We continued the night with a quick team briefing and a lovely dinner. Some members haven’t gotten enough amount of sleep but smiles were exchanged at the end of the night, leaving us with a full spirit for the next few days. Day 1: Missing Materials
Internal morning team briefing started our first day of implementation, we agreed to divide the team by 3 – team 1 was responsible for pipe installing; team 2 was in charge of solar panel; and team 3 was in charge of documentation. All was set and we went to the project site at around 9 AM. After greeting and short briefing with the residents of Nanin, each team member immediately did their expected roles. Team solar panel, along with technicians, began the first working day with checking all the materials and spare parts which arrived only a few days before we did. Just then we realized that some essential parts were missing. We tried to track down the shipment to find out where the parts were lost. But all efforts were futile and we decided to buy new ones instead. The challenge was, the nearest material store is located in Malaka’s capital, Betun, around 1 hour away from Nanin. Immediately, the predetermined roles were changed to adjust the current changes. Two of the team members, me and Enzo decided to go to Betun together with a few local residents from Nanin to go buy the materials. We went to Betun around lunch time to found out that all of the material stores were still closed due to new year’s holiday. We grew tensed as challenges by challenges uncover itselves repeatedly during the first day. The local residents said that we can wait until lunchtime is over, probably, some stores were only closed due to lunchtime. At around 1.30 PM, we once again drove around the town and found one store to be operating that day. We checked whether they have the materials we needed, and thankfully, they do. We promptly purchased the items and rushed back to Nanin. Back to the village, some of our to-do lists were already checked. At around 6 PM we end the day and decided to continue the project the following day. Day 2&3: Missing Tub and the Long Wait
Team’s spirit was still high during the second day of the implementation. That day, we aimed to finish installing solar panel and pipes. We managed to do the work rather seamlessly as the team grasped a better understanding of each role. However, we did not achieve our goal on the second day. The solar panel installation progress was only up to 50% due to technical hurdles. The team grew worried on whether we were able to finish the project on time. Accordingly, we adjusted our goal and aimed to finish the installation on the third day. Hopefully, solar panel will be all set by noon, and we can test the system before the day ends. Since our timeline was slightly off-track, uneasiness filled the air on the third day of the implementation. Especially, the sky looks cloudy since morning. If it rained, we will surely not be able to finish the project punctually.
To make matters even more complicated, we faced a new challenge, the fiber tub needed for water testing haven’t arrived. Days before, the village officials said that the tub will arrive on the morning of the third day. But until noon, the team saw no sight of the tub. We were more nervous.

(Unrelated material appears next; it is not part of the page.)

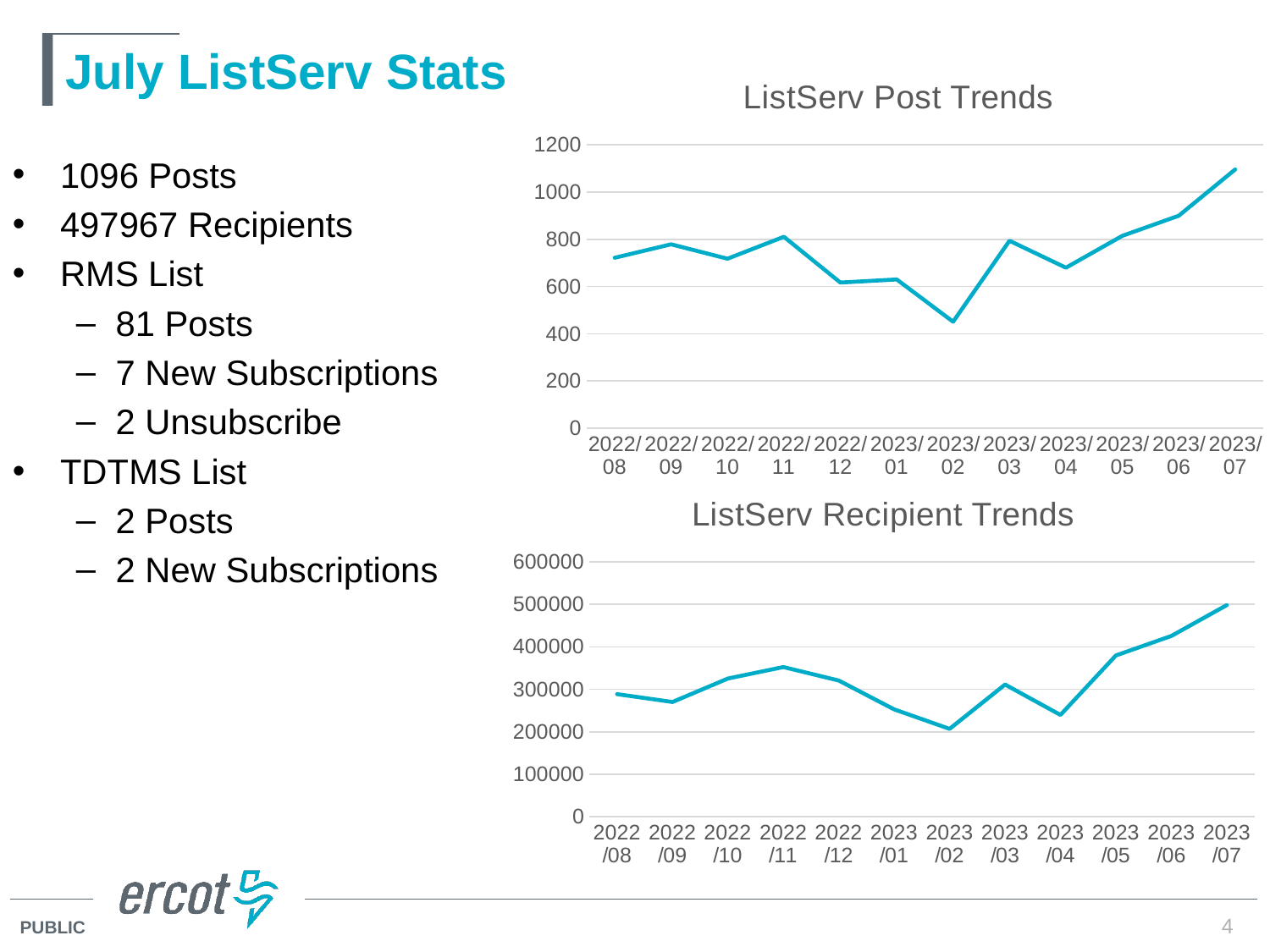
How many data points are plotted on the ListServ Post Trends chart? 12 On the ListServ Post Trends chart, is the value for 2023/07 greater or less than 1000? greater On the ListServ Recipient Trends chart, do the values rise or fall from 2023/02 to 2023/03? rise What is the title of the lower chart on the slide? ListServ Recipient Trends On the ListServ Post Trends chart, which is larger, the value for 2023/03 or the value for 2023/04? 2023/03 What kind of chart is the ListServ Post Trends chart? line chart On the ListServ Recipient Trends chart, which month has the highest value? 2023/07 On the ListServ Post Trends chart, which month has the highest value? 2023/07 On the ListServ Recipient Trends chart, which month has the lowest value? 2023/02 On the ListServ Post Trends chart, is the value for 2023/02 greater or less than 600? less On the ListServ Post Trends chart, which month has the lowest value? 2023/02 On the ListServ Recipient Trends chart, is the value for 2023/07 greater or less than 400000? greater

While the technicians install the solar panels, other team members brainstormed ways to get the tub. We finally agreed to buy the fiber tub in Betun since we still have several hours before the scheduled water testing. But another challenge appeared as no truck was available to deliver the tub. We did not give up. Along with Romo and other residents, we tried to find transportation for the shipment. Sadly, once we got the truck, the material store told us that they did not have the fiber tub we needed. Romo then came with an alternative, and asked us to borrow from a local resident instead. Happily, one local resident agreed to lend his tub momentarily until we were able to buy the tub. Although we managed to overcome the tub challenge, new complication came, the sky got drastically cloudier. At the same time, the solar panel installation was not yet completed. As the sky grew darker overtime, we were certain that the rain will fall in any minute. Challenge after challenge, at last, we lost hope on being able to test the water that day.
We started discussing alternative plans and how the water testing can be done on the following day, until a beautiful surprise came knocking at our door. Our technician informed us that they have finished installing the solar panels and all of a sudden, the sky was clear. The sun light abruptly hit us and a new opening presented itself in a matter of seconds – we were able to do the water testing that day. In mere minutes, our frown was turned into huge smiles. Straight away, we carried out the plan to borrow the tub from a local resident and quickly mobilized the residents to the water testing site. It didn’t take long until we finally witnessed the water sprayed from our installed pipe, through the help of the solar panels. The residents grew festive, they played and splashed water to one another excitingly with huge smiles all over their faces. Finally, the wait for water is over.
In the end, everything works accordingly and on time for the Nanin residents and our team.
When there’s a will, there’s a way indeed. Bad weather, missing materials, long process, unavailable tub, and all other challenges which seemed hard to get through were overcome by our will, great teamwork, and collaboration with all actors especially the communities.